A mulher repetia: “É bom que haja demônios”.
“De modo que possamos espantá-los”, continuava, a voz acusando profecia. “Mandá-los para bem longe ou, gesto mais amoroso que ousado, trazê-los para bem perto.”
Disseram que a mãe herdou da vovó esse jeito enigmático, vezo sempre presente na hora do almoço, quando deitava falação.
Vovó foi embora há dois anos. Morte arrastada, sofrida, contagiosa. Já perto do fim, assistida por uma enfermeira gorda cujo único divertimento era rever as temporadas de Friends, passou a anunciar descobertas científicas a cada rodada medicamentosa.
Nos delírios de velha moribunda, garantia que os maias estavam redondamente enganados, que a luz tinha tripla manifestação física e que, ao invés de se expandir, o universo se contraía.
“O mundo está encolhendo, meu filho.”
Jamais duvidei.
Uma das histórias que contou à mãe foi que demônios não são essas entidades esquivas, malignas, habitantes de uma faixa orbital evanescente, oposta a uma mais concreta, real.

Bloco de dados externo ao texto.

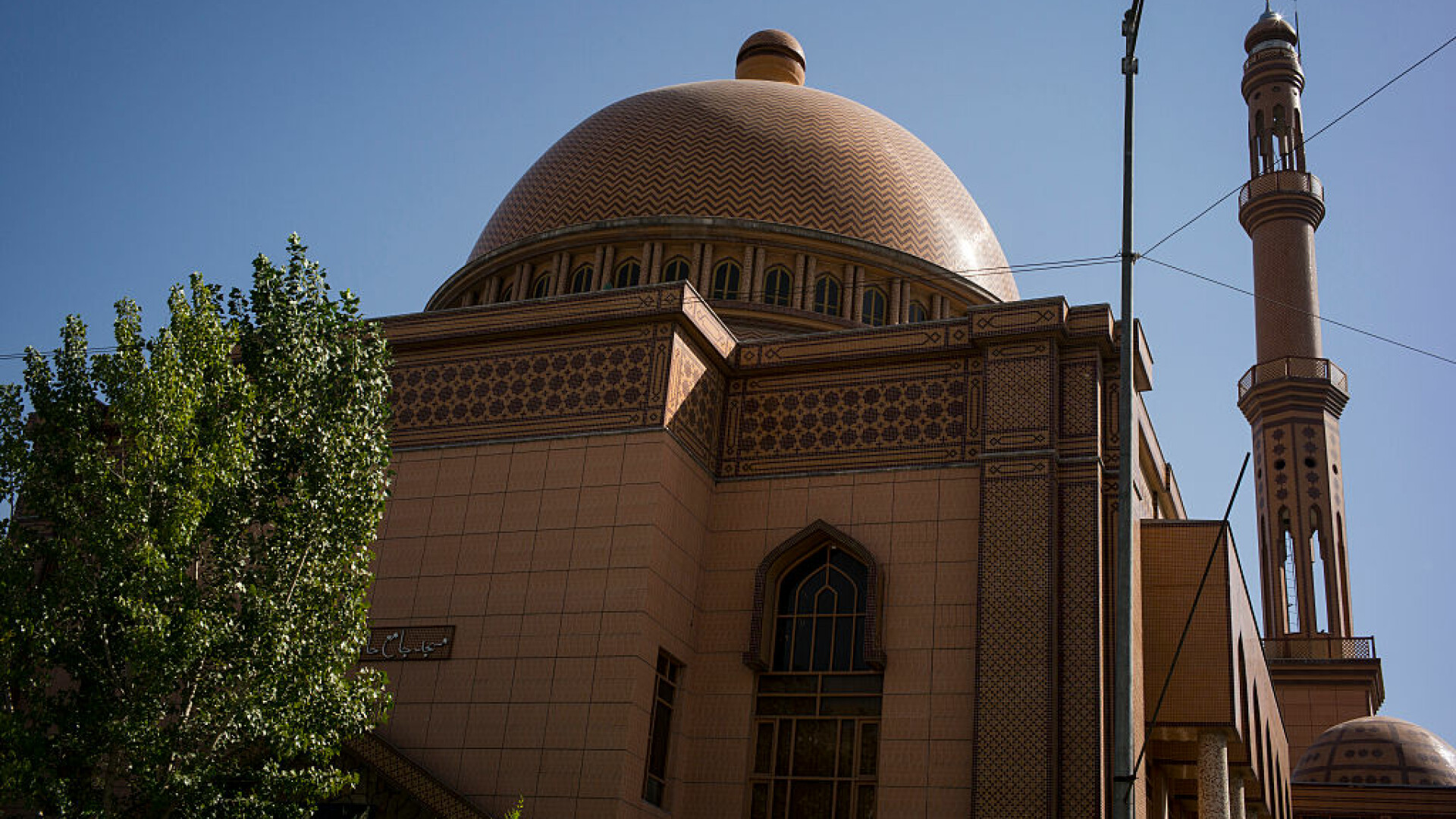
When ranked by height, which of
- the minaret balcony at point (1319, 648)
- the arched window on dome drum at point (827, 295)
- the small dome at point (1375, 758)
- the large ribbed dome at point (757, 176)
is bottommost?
the small dome at point (1375, 758)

Criaturas do dia a dia, demônios são bons e vão ao supermercado.
Demônios costumam dar bons maridos e boas esposas, além de ótimos pais e sogros prestimosos.
Demônios emprestam livros, refrescam-se no chafariz, acenam para o táxi, preferem pizza calabresa a mussarela, escrevem sonetos, tatuam-se.
Demônios anotam receitas, lamentam a segunda-feira, tomam sol, jogam frescobol.
Demônios mentem, se enamoram.
E se acontece de perderem o papel com o endereço buscado, não forçam o passo de volta, tímidos, mas erguem a cabeça, abordam o guardinha instalado à sombra e perguntam se a General Tibúrcio é para lá ou para cá, ao que emendam um muito obrigado cheio de mesuras demoníacas.
O que só reforça que demônios são legais, bonitos, têm cheiro característico, que leva dias para sair quando, antes e depois do sexo, gruda às roupas de baixo.
Se amam, não conhecem limites, no que se aproximam das pessoas de verdade, com CPF e problemas no ouvido.
Demônios alugam casa de praia? Apenas quando gostam de praia.
Podemos confiar nos demônios? Somente quando forem confiáveis.
Porque, como ocorre entre os da nossa espécie, há aqueles que se dedicam à trapaça, à dissimulação, ao ardil, passando a agir inescrupulosamente.
Um demônio apaixonado é, sem dúvida, a maior das danações a que se pode estar sujeito.
No mais das vezes, porém, apresentam-se cordatos, estáveis, donos de humor peculiar e dispostos a colaborar com o avanço do conhecimento.
Nas atuais circunstâncias, dizia a mulher, que não era a mãe nem a vovó, mas uma terceira.
Dizia: não incorre em erro quem procura amigar-se do demônio de natureza amistosa e, em parceria, recupera laços perdidos, volta a cair em danação e até mesmo a gozar.